Patrick Antona : Sommersby

Franchement, qui peut-être ému par Gégé en habits de paysan du Moyen-Age essayant de prouver à une Nathalie Baye neurasthénique qu'il est bien son mari revenu de la Guerre de Cent ans? Alors qu'interprété par un Richard Gere tout en plissements d'yeux, comme à la meilleure partie de sa carrière, face à une Jodie Foster qui excelle dans les rôles de femmes fortes, le tout sur fond de Guerre de Sécession, cela devient un tantinet plus glamour. Même si ce correct remake n'atteint pas le nirvana des reconstitutions d'époque, comme il fournit son quota d'action et d'émotions attendus, avec un couple Gere/Foster fonctionnant à merveille, et la partie procès, peu passionnante dans la version originale, démontre que les américains restent toujours maître dans ce domaine.
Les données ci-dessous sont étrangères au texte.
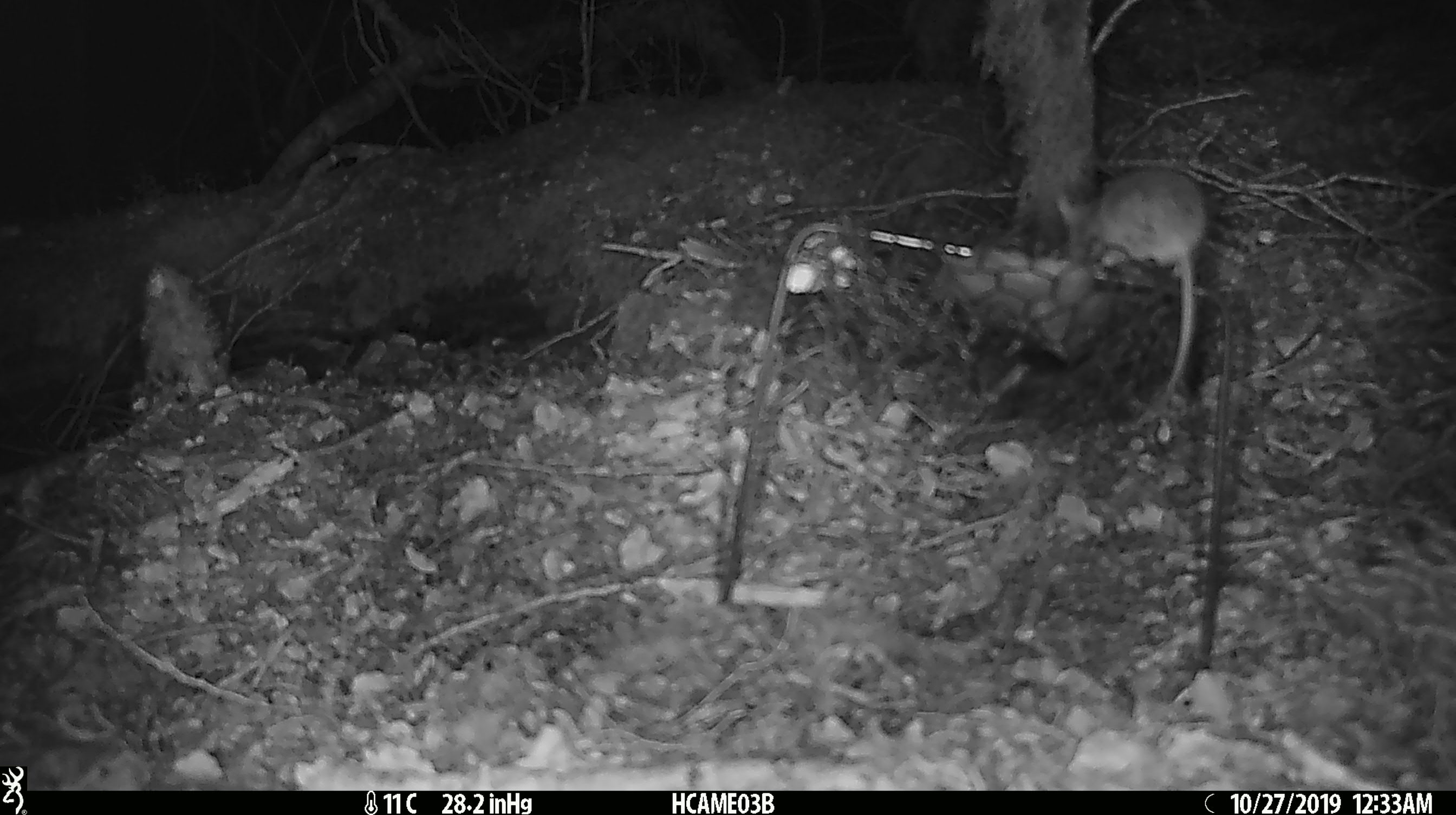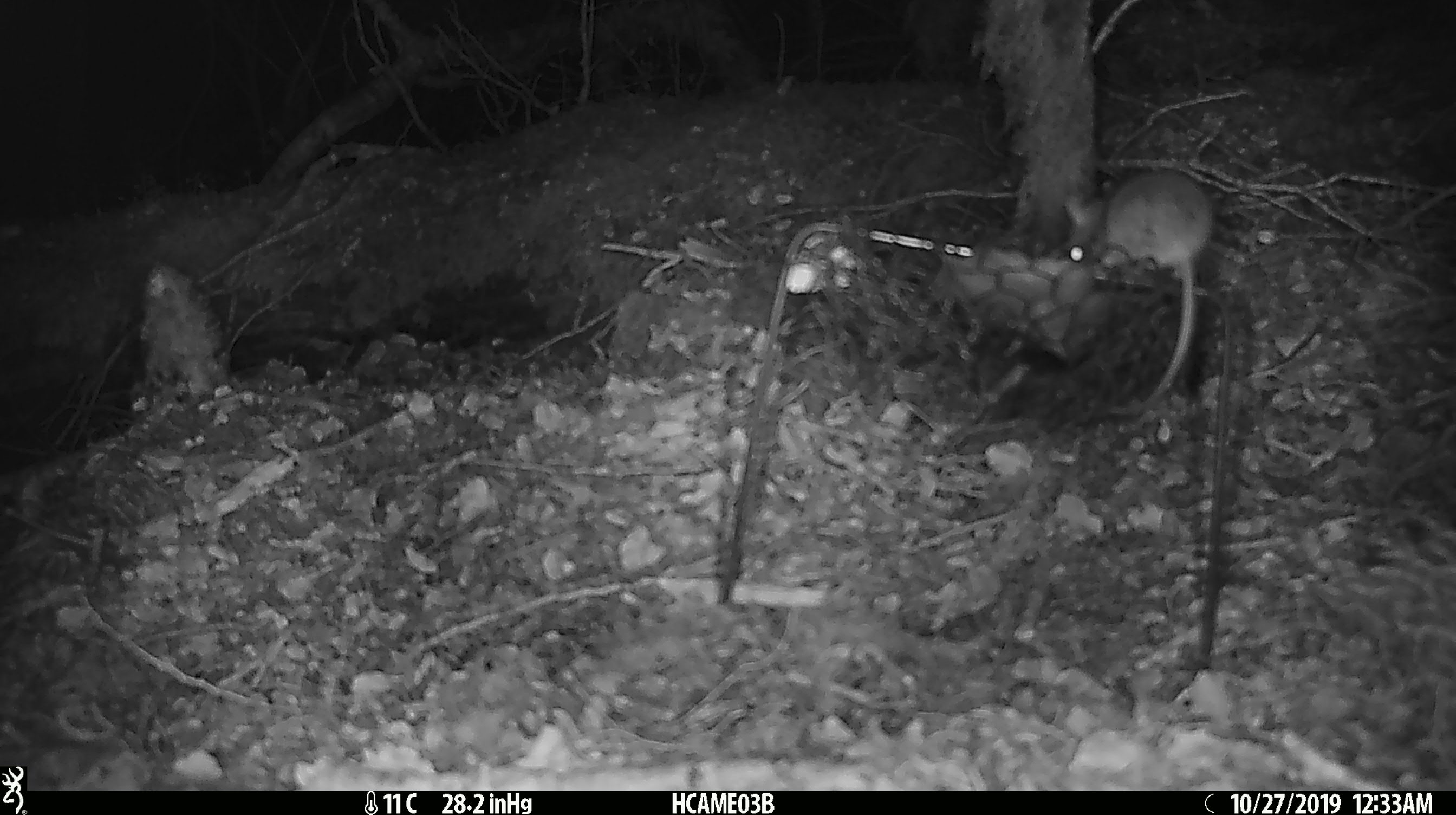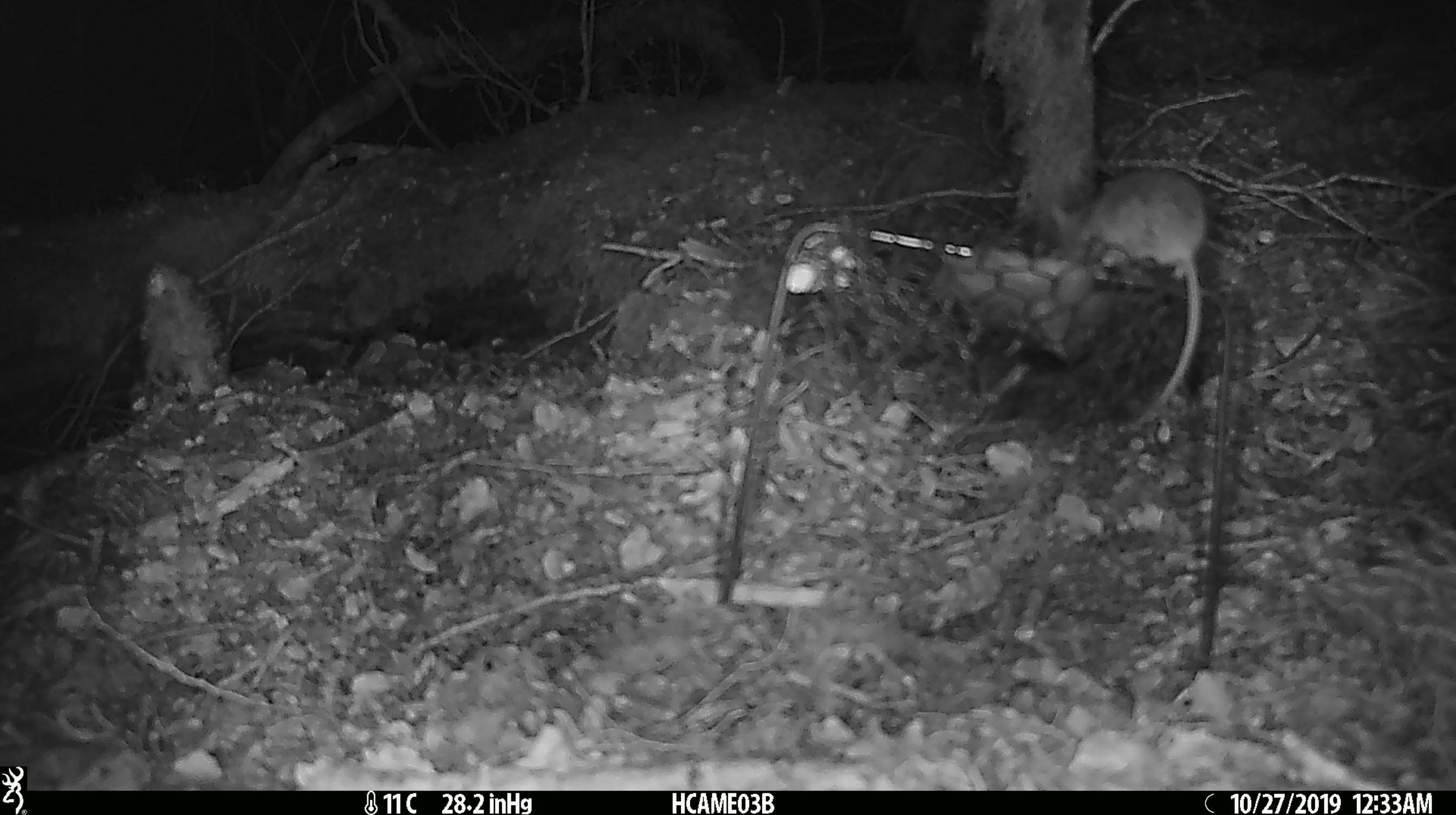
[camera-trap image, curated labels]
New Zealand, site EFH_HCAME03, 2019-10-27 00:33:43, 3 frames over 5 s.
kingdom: Animalia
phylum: Chordata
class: Mammalia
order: Rodentia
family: Muridae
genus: Mus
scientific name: Mus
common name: mouse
Et les seconds rôles comme James Earl Jones, R Lee Ermey et Bill Pullman apportent une densité au récit, alors que dans le film de Daniel Vigne, il fallait attendre l'arrivée de Bernard-Pierre Donadieu pour enfin vraiment s'intéresser à cette néanmoins passionnante histoire d'usurpation d'identité qui mériterait un second remake.

 

 

Laurent Pécha : A bout de souffle made in USA

Difficile de toucher à un film aussi  emblématique de la Nouvelle vague que le A bout de souffle de Godard. Et pourtant, Jim McBride, cinéaste injustement sous-évalué qui n'a pas eu la carrière qu'il méritait, est parvenu à en faire une transposition étonnante et totalement américaine, justifiant par là même le "made in USA" du titre français. A commencer par le choix de ses comédiens (Gere et Kaprisky n'ayant rien à envier à Belmondo et Seberg) et surtout l'utilisation de la mythologie américaine personnifiée par le comic du Surfeur d'argent dont est fan Richard Gere. Une oeuvre vraiment étonnante qui mérite depuis longtemps une réévaluation par bon nombre.